[TASK OBJECTIVE] Set down, word for word, the lines from the one holding "How far from the capture" to the final line, both included, and skip the pictures.

[RECORDS SHOWN]

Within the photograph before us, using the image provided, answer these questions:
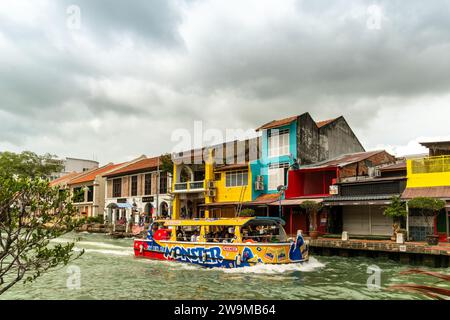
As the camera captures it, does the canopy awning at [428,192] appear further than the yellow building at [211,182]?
No

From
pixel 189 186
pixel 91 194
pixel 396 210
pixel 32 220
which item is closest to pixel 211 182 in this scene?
pixel 189 186

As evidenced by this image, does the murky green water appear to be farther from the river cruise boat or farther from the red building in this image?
the red building

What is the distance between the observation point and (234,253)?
53.1 feet

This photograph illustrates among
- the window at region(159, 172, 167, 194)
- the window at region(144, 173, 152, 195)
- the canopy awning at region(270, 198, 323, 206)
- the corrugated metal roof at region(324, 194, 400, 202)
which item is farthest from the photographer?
the window at region(144, 173, 152, 195)

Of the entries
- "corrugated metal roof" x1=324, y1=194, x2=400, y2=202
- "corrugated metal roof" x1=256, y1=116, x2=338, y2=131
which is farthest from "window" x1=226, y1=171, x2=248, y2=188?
"corrugated metal roof" x1=324, y1=194, x2=400, y2=202

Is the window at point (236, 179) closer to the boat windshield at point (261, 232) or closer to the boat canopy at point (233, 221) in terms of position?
the boat canopy at point (233, 221)

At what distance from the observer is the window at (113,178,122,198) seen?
4584 centimetres

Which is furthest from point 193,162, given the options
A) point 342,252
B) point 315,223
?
point 342,252

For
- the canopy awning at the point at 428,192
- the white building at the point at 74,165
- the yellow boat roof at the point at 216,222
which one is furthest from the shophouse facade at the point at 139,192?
the white building at the point at 74,165

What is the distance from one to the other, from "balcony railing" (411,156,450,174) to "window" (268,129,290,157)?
32.3ft

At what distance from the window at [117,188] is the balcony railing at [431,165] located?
108 ft

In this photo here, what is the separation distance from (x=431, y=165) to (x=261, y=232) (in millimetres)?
10670

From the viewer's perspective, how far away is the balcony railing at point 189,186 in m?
33.8
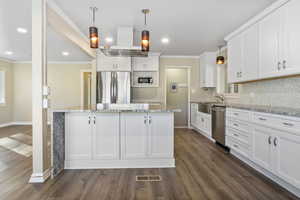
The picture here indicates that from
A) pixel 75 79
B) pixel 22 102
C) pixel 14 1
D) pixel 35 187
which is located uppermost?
pixel 14 1

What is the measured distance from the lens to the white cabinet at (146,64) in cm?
548

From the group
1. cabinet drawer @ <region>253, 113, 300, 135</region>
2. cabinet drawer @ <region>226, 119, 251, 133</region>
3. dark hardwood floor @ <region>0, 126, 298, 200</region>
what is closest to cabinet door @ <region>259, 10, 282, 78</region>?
cabinet drawer @ <region>253, 113, 300, 135</region>

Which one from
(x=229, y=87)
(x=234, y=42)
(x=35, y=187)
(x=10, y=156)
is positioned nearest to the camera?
(x=35, y=187)

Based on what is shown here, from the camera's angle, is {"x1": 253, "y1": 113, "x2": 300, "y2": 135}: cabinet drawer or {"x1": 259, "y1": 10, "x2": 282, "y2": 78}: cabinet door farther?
{"x1": 259, "y1": 10, "x2": 282, "y2": 78}: cabinet door

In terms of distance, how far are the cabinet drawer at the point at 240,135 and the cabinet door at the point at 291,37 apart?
112 cm

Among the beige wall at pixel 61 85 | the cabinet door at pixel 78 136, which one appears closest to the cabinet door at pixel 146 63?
the beige wall at pixel 61 85

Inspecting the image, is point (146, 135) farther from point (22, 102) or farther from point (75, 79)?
point (22, 102)

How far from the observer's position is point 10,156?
10.6 feet

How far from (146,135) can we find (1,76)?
648 centimetres

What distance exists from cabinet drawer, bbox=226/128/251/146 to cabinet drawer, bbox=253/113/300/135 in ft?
1.16

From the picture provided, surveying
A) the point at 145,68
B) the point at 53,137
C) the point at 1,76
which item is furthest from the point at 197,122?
the point at 1,76

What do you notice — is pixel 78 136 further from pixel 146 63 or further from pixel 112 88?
pixel 146 63

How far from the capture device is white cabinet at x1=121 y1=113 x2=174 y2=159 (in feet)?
9.00

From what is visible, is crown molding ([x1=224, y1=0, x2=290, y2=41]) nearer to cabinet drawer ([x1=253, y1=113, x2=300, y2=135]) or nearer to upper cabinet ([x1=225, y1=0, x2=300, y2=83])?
upper cabinet ([x1=225, y1=0, x2=300, y2=83])
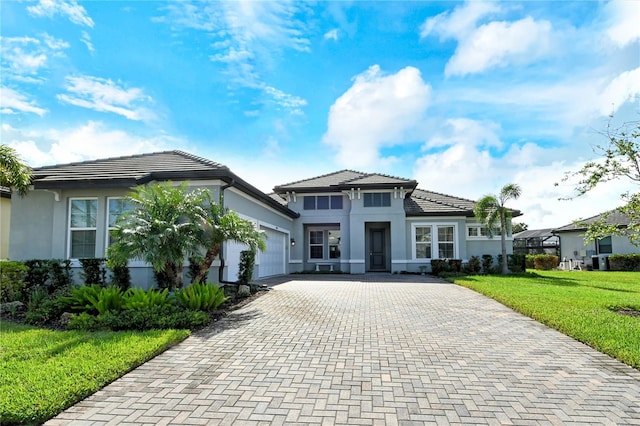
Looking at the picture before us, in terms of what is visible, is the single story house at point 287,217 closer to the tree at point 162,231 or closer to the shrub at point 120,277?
the shrub at point 120,277

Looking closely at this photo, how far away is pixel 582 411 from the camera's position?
11.1 feet

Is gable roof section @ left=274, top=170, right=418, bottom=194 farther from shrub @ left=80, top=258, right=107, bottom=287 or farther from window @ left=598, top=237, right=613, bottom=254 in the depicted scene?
window @ left=598, top=237, right=613, bottom=254

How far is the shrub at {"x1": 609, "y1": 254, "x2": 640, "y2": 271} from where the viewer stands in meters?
22.7

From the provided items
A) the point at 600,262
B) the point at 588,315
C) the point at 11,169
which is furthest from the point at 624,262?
the point at 11,169

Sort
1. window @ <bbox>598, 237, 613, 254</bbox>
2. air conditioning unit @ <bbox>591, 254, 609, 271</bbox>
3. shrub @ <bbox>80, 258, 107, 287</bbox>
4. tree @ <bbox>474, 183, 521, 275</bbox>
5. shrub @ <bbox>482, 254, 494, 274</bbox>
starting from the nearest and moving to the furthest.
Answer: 1. shrub @ <bbox>80, 258, 107, 287</bbox>
2. tree @ <bbox>474, 183, 521, 275</bbox>
3. shrub @ <bbox>482, 254, 494, 274</bbox>
4. air conditioning unit @ <bbox>591, 254, 609, 271</bbox>
5. window @ <bbox>598, 237, 613, 254</bbox>

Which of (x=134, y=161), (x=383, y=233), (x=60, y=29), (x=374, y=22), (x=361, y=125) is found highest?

[THE COMPLETED TASK]
How far from the capture device is white cabinet at x1=121 y1=113 x2=174 y2=159 (in feet)?
9.00

From what is visible, is crown molding ([x1=224, y1=0, x2=290, y2=41]) nearer to cabinet drawer ([x1=253, y1=113, x2=300, y2=135]) or nearer to upper cabinet ([x1=225, y1=0, x2=300, y2=83])?
upper cabinet ([x1=225, y1=0, x2=300, y2=83])
Looking at the picture before us, in terms of what is visible, is the single story house at point 287,217 closer to the tree at point 162,231 or closer to the shrub at point 120,277?
the shrub at point 120,277

Looking closely at this photo, how far away is pixel 582 411 from the camera's position?
11.1 feet

Is gable roof section @ left=274, top=170, right=418, bottom=194 farther from shrub @ left=80, top=258, right=107, bottom=287 or farther from window @ left=598, top=237, right=613, bottom=254 in the depicted scene?
window @ left=598, top=237, right=613, bottom=254

How far is the shrub at {"x1": 609, "y1": 254, "x2": 640, "y2": 271} from where the viewer stands in meters?
22.7

From the provided items
A) the point at 600,262
B) the point at 588,315
C) the point at 11,169
which is furthest from the point at 624,262?
the point at 11,169

Sort
1. window @ <bbox>598, 237, 613, 254</bbox>
2. air conditioning unit @ <bbox>591, 254, 609, 271</bbox>
3. shrub @ <bbox>80, 258, 107, 287</bbox>
4. tree @ <bbox>474, 183, 521, 275</bbox>
5. shrub @ <bbox>482, 254, 494, 274</bbox>
starting from the nearest and moving to the furthest.
Answer: 1. shrub @ <bbox>80, 258, 107, 287</bbox>
2. tree @ <bbox>474, 183, 521, 275</bbox>
3. shrub @ <bbox>482, 254, 494, 274</bbox>
4. air conditioning unit @ <bbox>591, 254, 609, 271</bbox>
5. window @ <bbox>598, 237, 613, 254</bbox>

Which of (x=134, y=161), (x=383, y=233), (x=60, y=29), (x=374, y=22), (x=361, y=125) is found highest?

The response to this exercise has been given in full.